Miss Clark will be marrying Jonathan Humphreys before 80 guests at St Michael and All Angels Church in Thornhill, Dewsbury, and admits that apart from contemplating wearing her granny’s dress as a youngster, she had completely forgotten the idea until she got engaged in 2009.
She said: “When I put the dress on it just felt right. I hadn’t even tried any other wedding dresses on, but I can’t really describe it, it just had a homely feel to it. It would cost thousands of pounds to have one similar made today.

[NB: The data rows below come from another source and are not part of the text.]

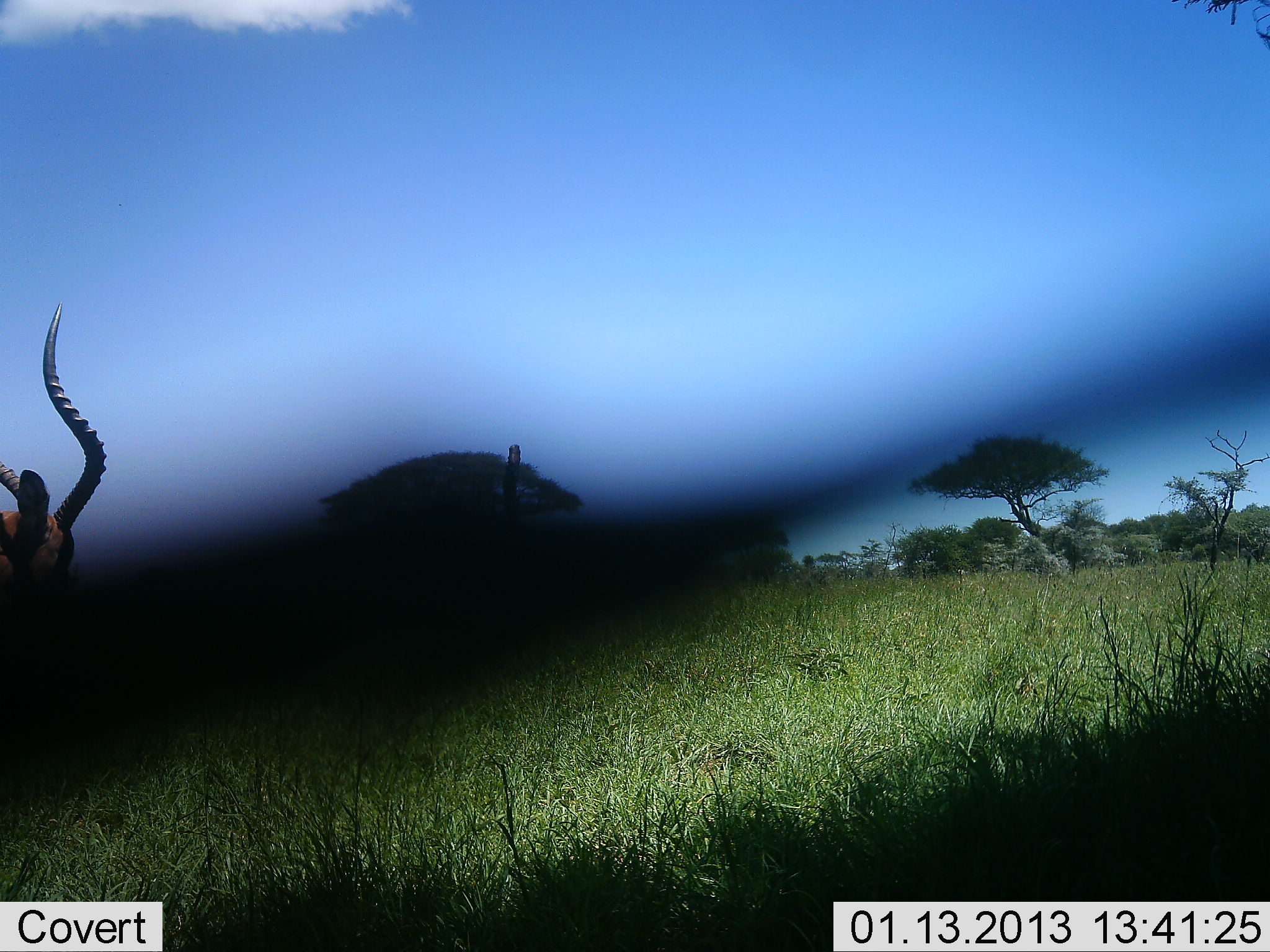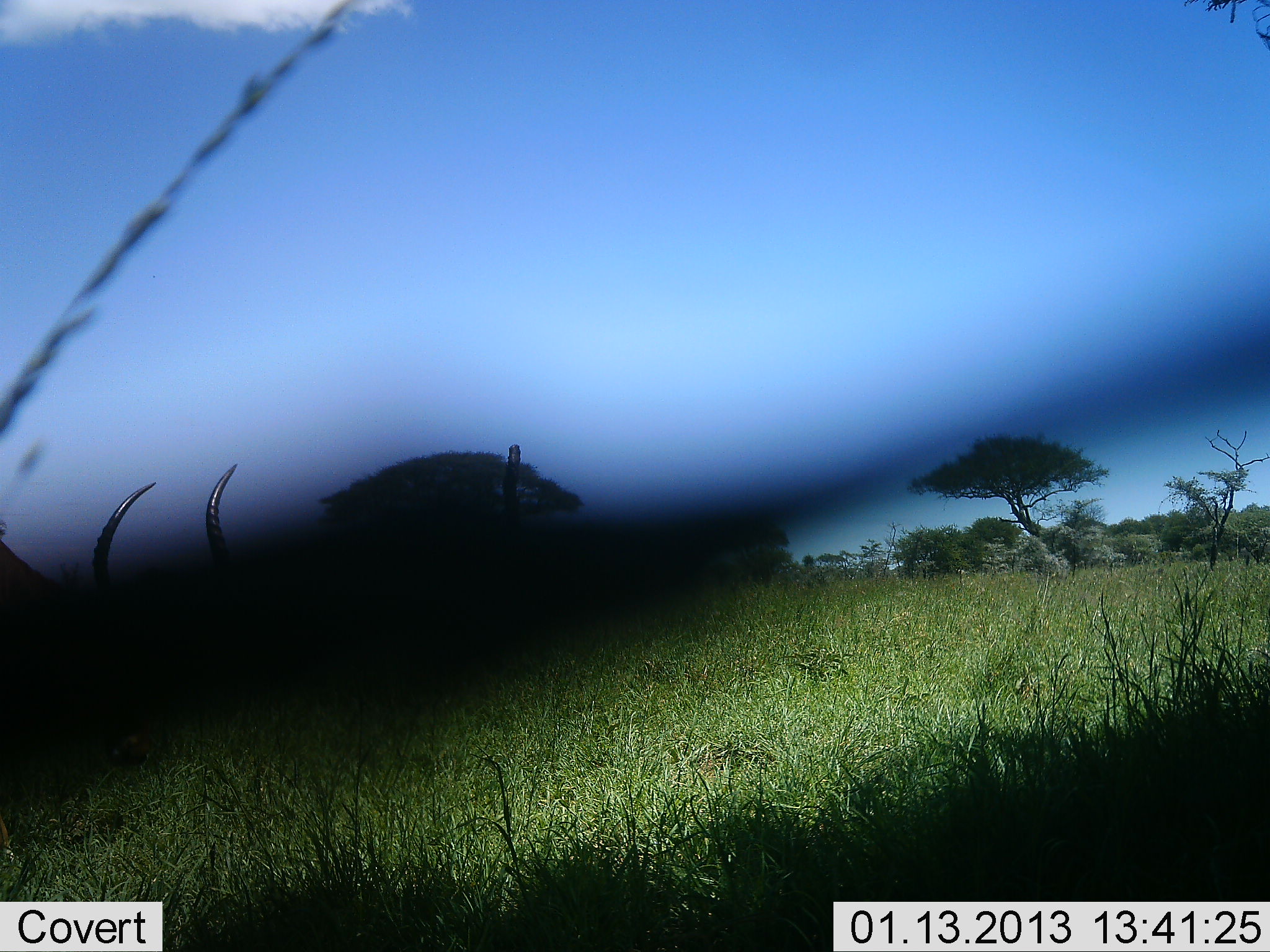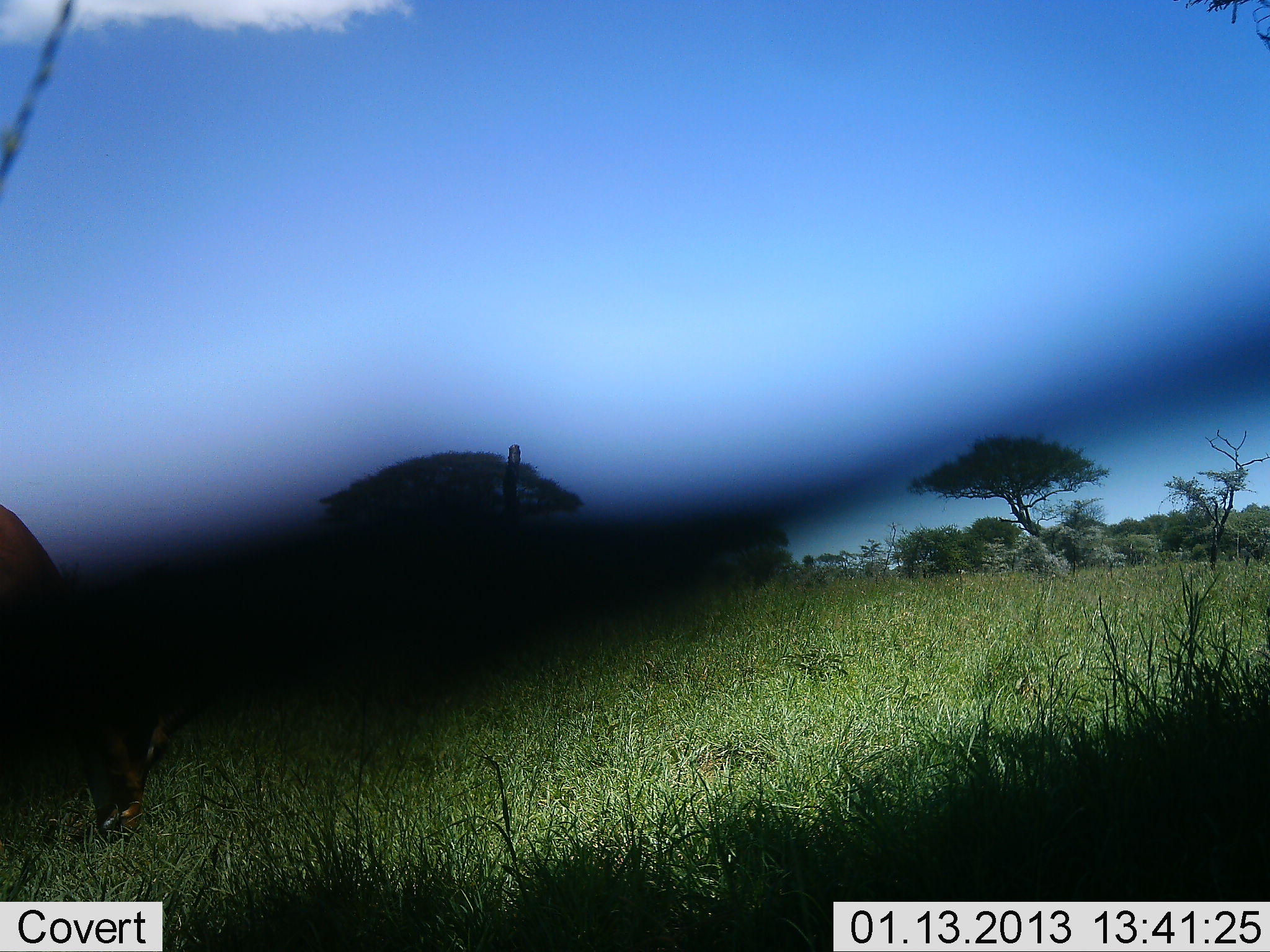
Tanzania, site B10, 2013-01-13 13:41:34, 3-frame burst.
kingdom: Animalia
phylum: Chordata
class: Mammalia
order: Artiodactyla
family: Bovidae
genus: Aepyceros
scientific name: Aepyceros melampus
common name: impala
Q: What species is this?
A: Impala (Aepyceros melampus).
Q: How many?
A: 1.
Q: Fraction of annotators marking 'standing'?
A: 21%.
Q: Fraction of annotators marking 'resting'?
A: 0%.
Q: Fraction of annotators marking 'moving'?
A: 26%.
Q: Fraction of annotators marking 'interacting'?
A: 0%.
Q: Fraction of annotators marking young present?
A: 0%.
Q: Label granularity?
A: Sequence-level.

“We were already looking at June for a wedding date anyway when mum rang and said ‘just see what day June the 9th falls on.’ We found out it was Saturday and thought why not?”
But she maintains that the similarities end there.
“We’ve all worn the dress differently – with the collar up or down and with or without a necklace, we’ve all put our own spin on it. It’s looked different on everyone who’s put it on. Mum and granny both had the veil towards the top of their heads, but I’m wearing it to the back. It’s a bit more modern.”
The bride-to-be from Cawood, North Yorkshire, agrees that it is unusual to be able to wear a dress with so much family history.
She admits to being initially a little bit cautious about the idea of wearing a dress made such a long time ago.
“Not many people can say they have their wedding dress from 1959,” she said.
“I was a bit dubious as to whether it would still be a dress and hadn’t disintegrated.
“There’s a bit of blue confetti that got stuck and has been there since mum and dad got married – I will consider it my lucky charm,” she said.
Originally described as a Viennese gown with a tiered back, Chantilly lace and appliqué work, the dress has remained in near perfect condition for the past 53 years.
It was purchased for £30 from Anne Corbett on Bond Street in Leeds.
Proof that all fashions come back around again, the frock has drawn comparisons to Royal bride Kate Middleton’s Alexander McQueen gown.
Miss Clark’s fiancé Jonathan even spotted the similarity. He sent a text message to Sarah during the Royal Wedding last year saying he had ‘seen a dress like this before’.
The mother-of-the-bride remembers how excited she was to discover and wear the 1950s design.
She said: “The big thing was getting it out of the loft and if it had kept its colour. I thought, ‘if I find it, I’ll wear it’. It’s unique – when I saw it I just thought ‘wow’, it’s beautiful.”
The 50-year-old rapid response nurse from Wakefield picked June 9 1984 to marry Anthony, as she thought it would be nice to share the date with her parents’ silver wedding anniversary.
“When we were discussing the wedding in 1984, we had no special date in mind. We thought we’d make it a special double occasion. I hope that granddaughters will pick the same day and continue the tradition,” she said.
What is surprising is that all three women are naturally the same size, to within an inch.
The only alterations to the garment have been the addition of 25 meters of netting to stiffen the train, and an adjustment of an inch-and-a-half to the bodice.
The lady who started it all, Dorothy Sampson, said: “I suppose I must have tried several dresses on, but that was the one I liked the best. It is still in perfect condition now.
“I kept it for sentimental reasons, locked away in a box in the loft.”